Carl Lumma June 17, 2010 at 12:15 am UTC

Also, the “2010 analysis” and “Another meta-analysis” links seem to point to the same paper.

Jordan Fisher June 17, 2010 at 1:17 am UTC

I’m dumbfounded by the lack of critical thinking in nutritional science, especially in the face of contradictory epidemiological studies. It’s one thing to be a lazy scientist in physics or zoology, someplace where negligence doesn’t directly affect people’s health, but in medical and nutritional science, this sort of negligence almost borders on the criminal.

I’ll likely be entering academia soon, and I’ll do my best to promote reform. Unfortunately my field (math) is far from the epicenter of where this reform is most needed.

Eric Drexler June 18, 2010 at 3:39 am UTC

@ Carl Lumma — Thanks for noting the problem with the links (now fixed).

Eric Drexler June 18, 2010 at 4:15 am UTC

@ Jordan Fisher —

…this sort of negligence almost borders on the criminal.

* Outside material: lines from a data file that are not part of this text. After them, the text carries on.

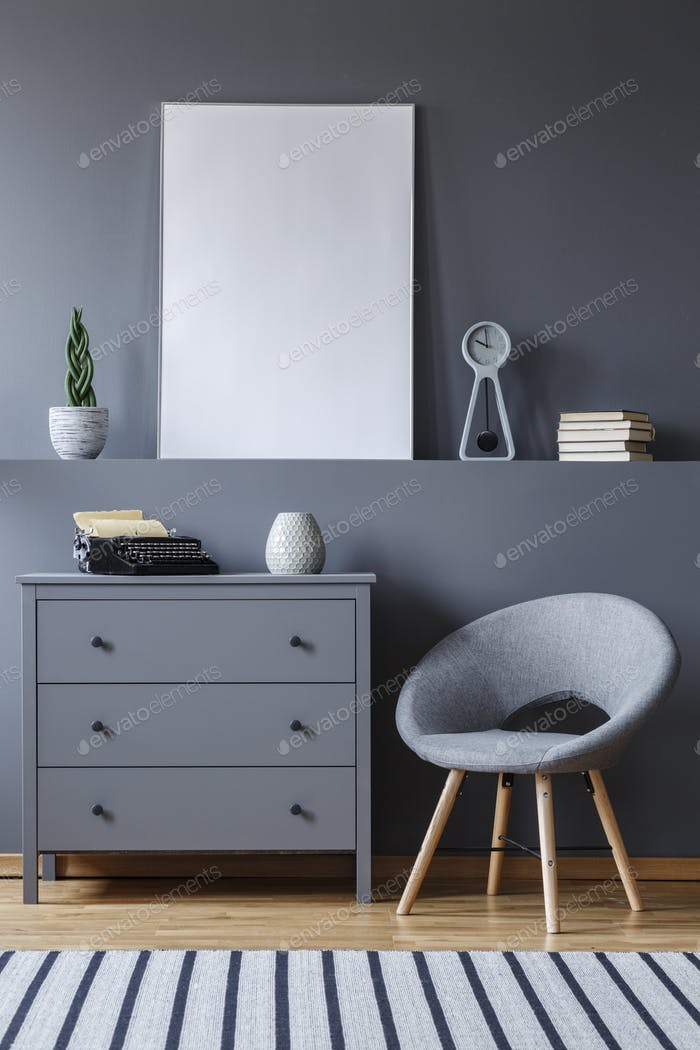 Grey armchair next to cabinet in apartment interior with mockup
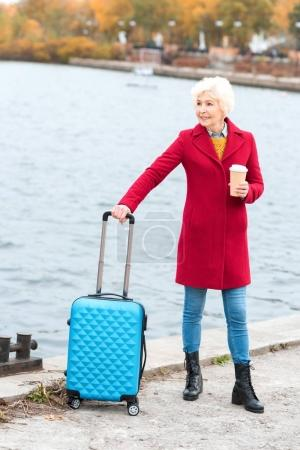 senior woman with suitcase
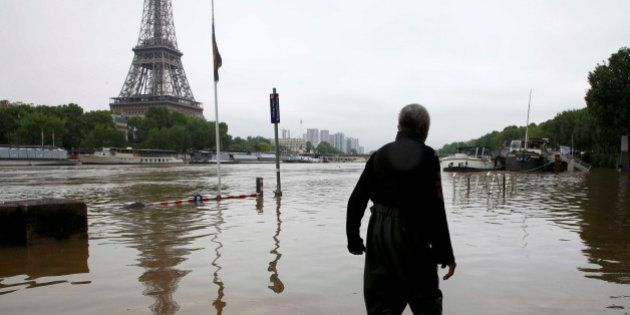 A man walks on a flooded road near his houseboat moored near the Eiffel towel during flooding on the...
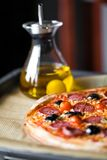 Pizza with olive oil Royalty Free Stock Photography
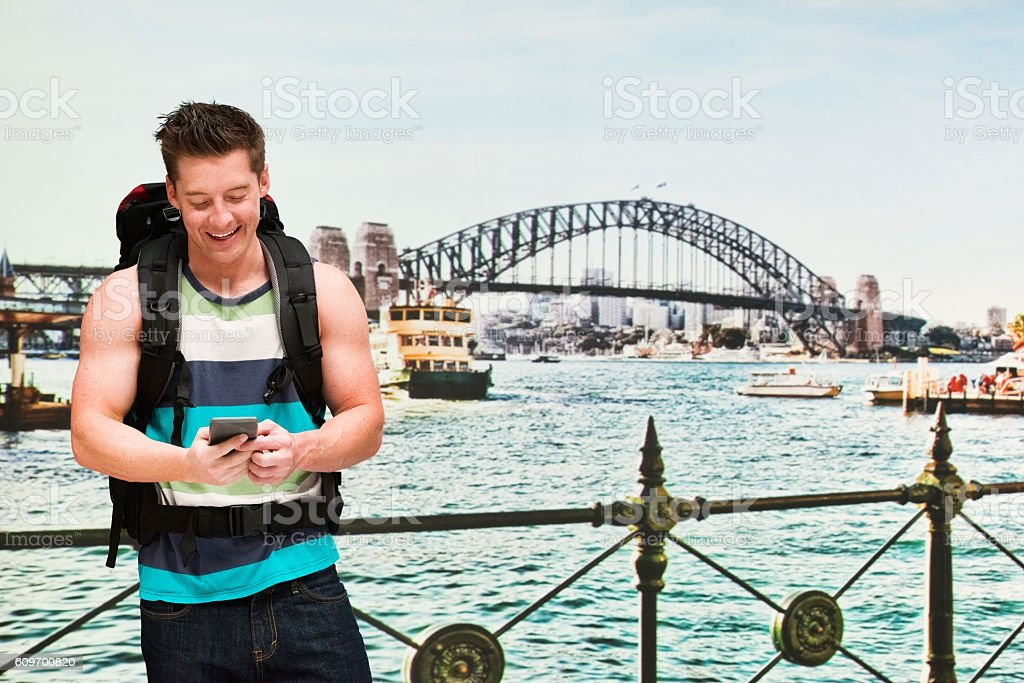 Smiling backpacker using phone outdoors stock photo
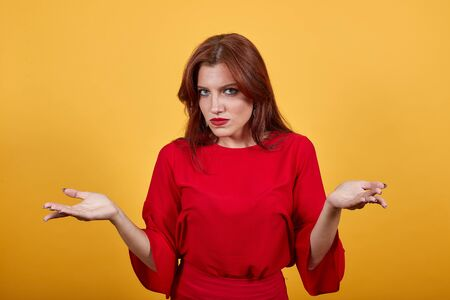 Beautiful, young girl opening her both hands looks displeased and unsatisfied. Pretty woman in contemporary clothes stands on yellow background. Lady in red has beautiful facial features.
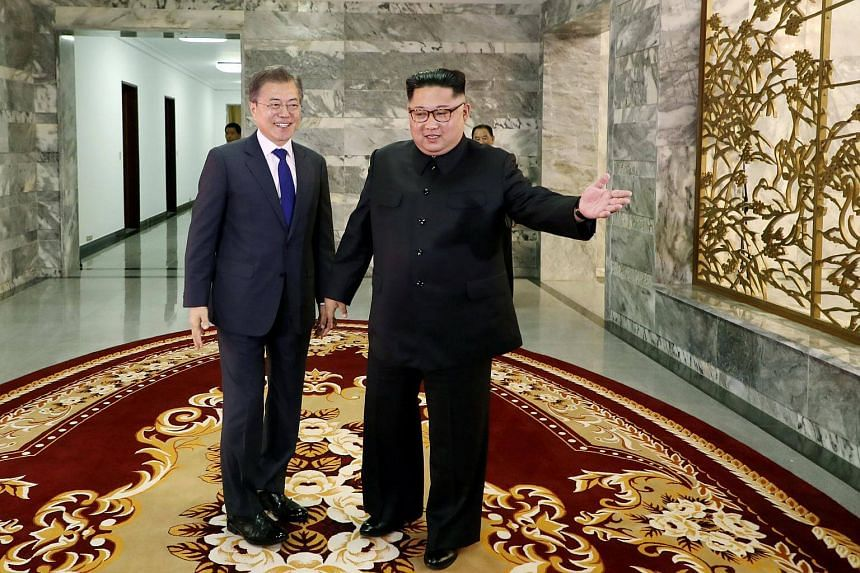 South Korean President Moon Jae In (left) is greeted by North Korean leader Kim Jong Un during their summit at the truce village of Panmunjom, North Korea, on May 26, 2018.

When a professional, trusted, and publicly funded research community performs this poorly— offering or supporting advice responsible for uncounted early deaths — it’s hard to argue that jolly acceptance is the right response.

There’s negligence, but there’s little or no value in pointing fingers at individuals. The failure and responsibility is diffused over an entire field. It’s institutional.

If institutional shortcomings were people, action would be much easier. With a face behind the wrong, the human instinct to punish wrongdoers could be channeled into an angry campaign to obliterate the vile institutional shortcomings…(still a problem here)…by deploying the weapon of gentle, considered, and constructive institutional innovation.

bruce July 15, 2010 at 2:14 am UTC

Speaking of needless megadeaths, how about using blood pharming to refil old folks?

http://www.dailymail.co.uk/sciencetech/article-123361/Scientists-develope-fake-genetically-engineered-blood-use-battlefield.html.

Blood doping has some short-term value for sports., and I’d like to see Baby Boomers serve as the medical experimentation dummies before their pig is excreted from the demographic python.